At last count, Philadelphia Electric Company relay tester Tom Gallagher has been through four organizing campaigns. Each time, he put his job on the line to support the union, and each time the union has lost, including the most recent election for his transmission and distribution unit by the IBEW that failed by 43 votes last May.

"The company tries to encourage people to knife each other in the back to advance themselves," said Gallagher, who has been with the Pennsylvania utility for 31 years. "The atmosphere has been every man for himself. Nobody sticks together. But I think theyre learning that doesnt get them anywhere."

A month later, Gallaghers 295 fellow workers in fossil fuel generation overcame the employer-imposed obstacles to win union representation. He said now its a matter of time until his unit also votes union to join the new IBEW Local 614 forming in Philadelphia.

When workers attempt to form unions in the United States, they are seeking respect, decent wages and benefits and fair work rules.

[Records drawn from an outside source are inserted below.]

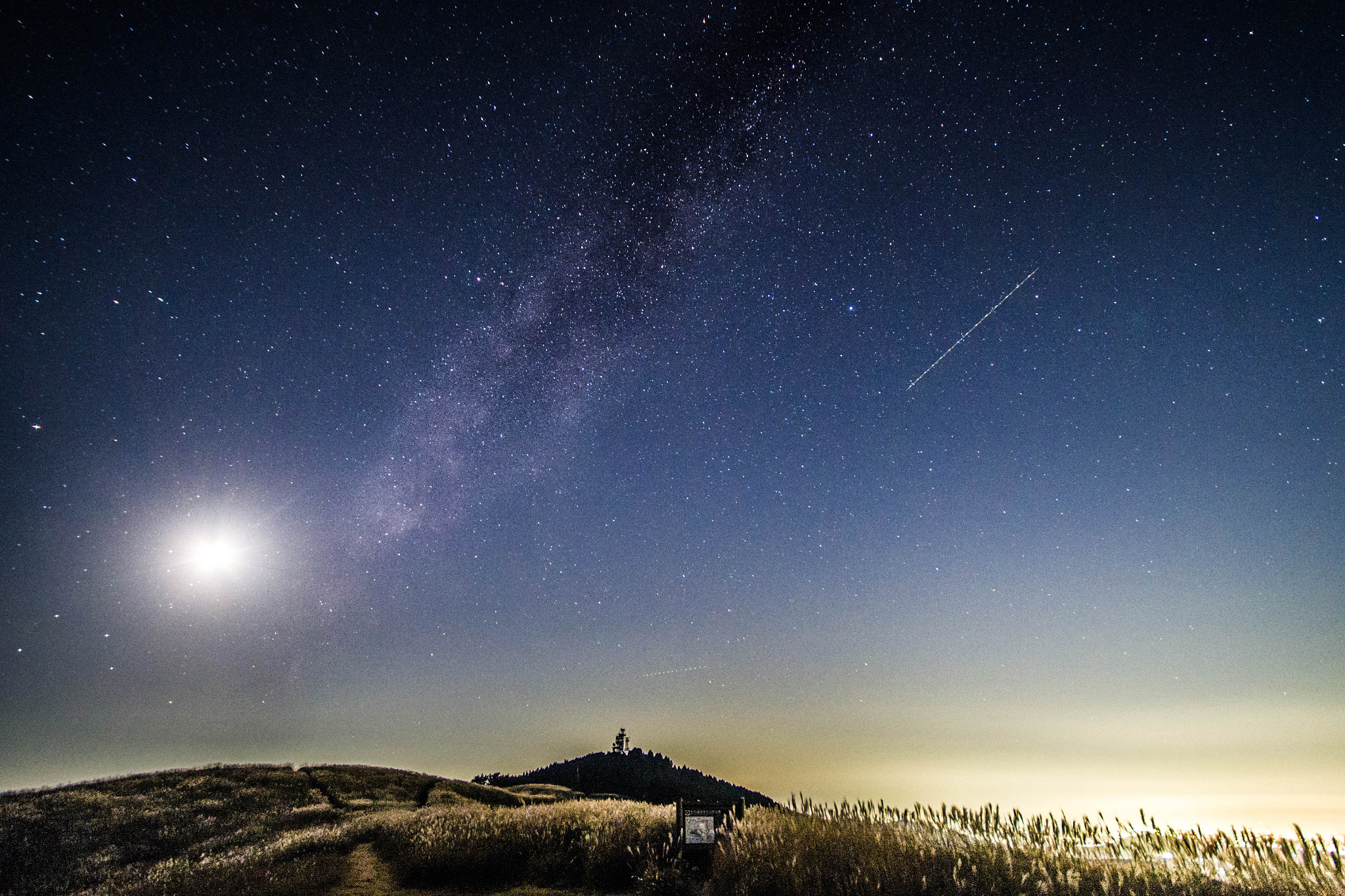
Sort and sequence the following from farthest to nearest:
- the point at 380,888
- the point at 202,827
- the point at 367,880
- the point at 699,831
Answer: the point at 202,827, the point at 367,880, the point at 380,888, the point at 699,831

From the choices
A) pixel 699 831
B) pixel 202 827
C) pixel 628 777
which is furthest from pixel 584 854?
pixel 628 777

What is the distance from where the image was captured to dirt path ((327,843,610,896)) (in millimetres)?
8492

But more often than not, what they usually get from their employers in an organizing campaign are intimidation, fear-mongering and flat-out lies.

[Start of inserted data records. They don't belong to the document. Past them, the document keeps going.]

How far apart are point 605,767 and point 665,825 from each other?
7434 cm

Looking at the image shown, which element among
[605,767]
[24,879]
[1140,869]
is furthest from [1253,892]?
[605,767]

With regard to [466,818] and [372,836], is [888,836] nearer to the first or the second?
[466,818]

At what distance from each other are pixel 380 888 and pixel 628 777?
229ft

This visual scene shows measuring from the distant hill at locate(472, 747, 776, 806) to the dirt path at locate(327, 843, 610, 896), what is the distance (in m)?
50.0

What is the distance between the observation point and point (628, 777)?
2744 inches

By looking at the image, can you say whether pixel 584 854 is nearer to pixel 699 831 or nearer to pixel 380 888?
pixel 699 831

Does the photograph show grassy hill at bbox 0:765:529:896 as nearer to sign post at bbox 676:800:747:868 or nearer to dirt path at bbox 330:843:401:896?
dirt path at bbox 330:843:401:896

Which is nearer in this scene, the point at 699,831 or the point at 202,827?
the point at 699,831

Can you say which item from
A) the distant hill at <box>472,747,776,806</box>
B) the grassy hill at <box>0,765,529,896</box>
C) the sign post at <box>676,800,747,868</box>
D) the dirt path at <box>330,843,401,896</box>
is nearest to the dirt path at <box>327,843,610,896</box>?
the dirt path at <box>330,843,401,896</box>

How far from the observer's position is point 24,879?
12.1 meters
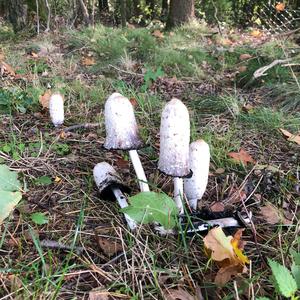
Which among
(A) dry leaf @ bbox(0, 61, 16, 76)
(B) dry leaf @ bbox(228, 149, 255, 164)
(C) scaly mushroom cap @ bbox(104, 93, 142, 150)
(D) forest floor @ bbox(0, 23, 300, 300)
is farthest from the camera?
(A) dry leaf @ bbox(0, 61, 16, 76)

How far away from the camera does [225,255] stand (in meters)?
1.43

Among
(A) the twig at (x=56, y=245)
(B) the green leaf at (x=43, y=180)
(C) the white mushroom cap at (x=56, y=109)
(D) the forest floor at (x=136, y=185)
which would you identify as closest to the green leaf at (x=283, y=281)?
(D) the forest floor at (x=136, y=185)

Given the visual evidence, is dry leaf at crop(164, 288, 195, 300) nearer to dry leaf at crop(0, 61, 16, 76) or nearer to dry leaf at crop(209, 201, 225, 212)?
dry leaf at crop(209, 201, 225, 212)

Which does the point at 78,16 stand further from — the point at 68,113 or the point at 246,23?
the point at 68,113

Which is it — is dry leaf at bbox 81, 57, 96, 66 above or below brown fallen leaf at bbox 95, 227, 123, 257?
below

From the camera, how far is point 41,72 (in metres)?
4.58

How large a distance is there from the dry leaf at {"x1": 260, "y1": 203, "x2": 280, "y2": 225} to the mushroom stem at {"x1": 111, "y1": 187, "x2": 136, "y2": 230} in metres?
0.61

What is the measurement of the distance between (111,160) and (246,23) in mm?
9810

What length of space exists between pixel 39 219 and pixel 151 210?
19.5 inches

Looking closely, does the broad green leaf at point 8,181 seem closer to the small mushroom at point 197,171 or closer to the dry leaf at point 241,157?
the small mushroom at point 197,171

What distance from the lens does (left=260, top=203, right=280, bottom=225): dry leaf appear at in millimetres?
1800

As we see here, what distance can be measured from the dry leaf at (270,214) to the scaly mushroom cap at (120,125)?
65cm

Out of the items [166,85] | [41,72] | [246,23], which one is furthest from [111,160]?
[246,23]

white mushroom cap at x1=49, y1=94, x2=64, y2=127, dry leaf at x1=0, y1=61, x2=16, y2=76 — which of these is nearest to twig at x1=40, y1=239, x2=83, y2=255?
white mushroom cap at x1=49, y1=94, x2=64, y2=127
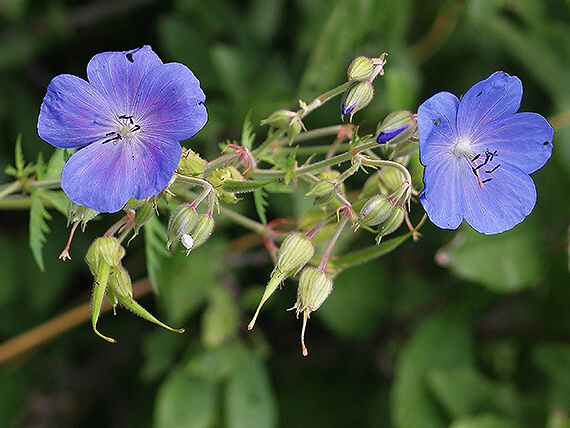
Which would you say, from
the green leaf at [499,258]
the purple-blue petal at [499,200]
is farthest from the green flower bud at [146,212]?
the green leaf at [499,258]

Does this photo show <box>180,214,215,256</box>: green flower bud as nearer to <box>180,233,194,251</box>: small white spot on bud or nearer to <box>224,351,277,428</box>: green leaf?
<box>180,233,194,251</box>: small white spot on bud

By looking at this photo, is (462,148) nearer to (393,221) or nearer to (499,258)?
(393,221)

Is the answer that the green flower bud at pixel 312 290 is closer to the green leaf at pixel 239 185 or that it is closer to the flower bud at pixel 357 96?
the green leaf at pixel 239 185

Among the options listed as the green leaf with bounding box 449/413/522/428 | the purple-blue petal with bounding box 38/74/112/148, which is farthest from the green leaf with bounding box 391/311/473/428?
the purple-blue petal with bounding box 38/74/112/148

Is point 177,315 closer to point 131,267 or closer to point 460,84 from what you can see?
point 131,267

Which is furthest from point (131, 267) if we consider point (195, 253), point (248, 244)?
point (248, 244)

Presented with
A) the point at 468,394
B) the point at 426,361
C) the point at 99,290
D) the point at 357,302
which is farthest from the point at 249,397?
the point at 99,290
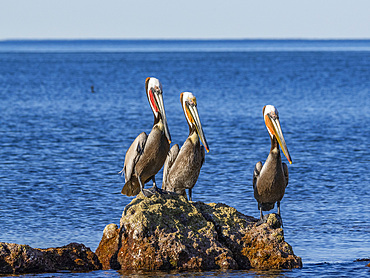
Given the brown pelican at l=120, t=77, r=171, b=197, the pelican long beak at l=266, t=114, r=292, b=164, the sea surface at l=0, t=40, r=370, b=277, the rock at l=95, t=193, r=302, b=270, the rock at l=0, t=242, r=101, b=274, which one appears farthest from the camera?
the sea surface at l=0, t=40, r=370, b=277

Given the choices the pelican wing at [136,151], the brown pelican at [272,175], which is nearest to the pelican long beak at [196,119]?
the pelican wing at [136,151]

The AFL-CIO is planning a massive nationwide mobilization on December 10, International Human Rights Day, to highlight the need for changes to a system that permits routine violation of workers fundamental freedoms of speech and association. The date is the 55th anniversary of the signing of the International Declaration of Human Rights, the culmination of years of work by its American advocate, Eleanor Roosevelt, who was U.S. Ambassador to the United Nations.

How bad is it? IBEW organizers from the front lines offer several examples of the difficulties workers face on the road to respect on the job via organizing, but their stories only scratch the surface of a system overwhelmingly biased against workers.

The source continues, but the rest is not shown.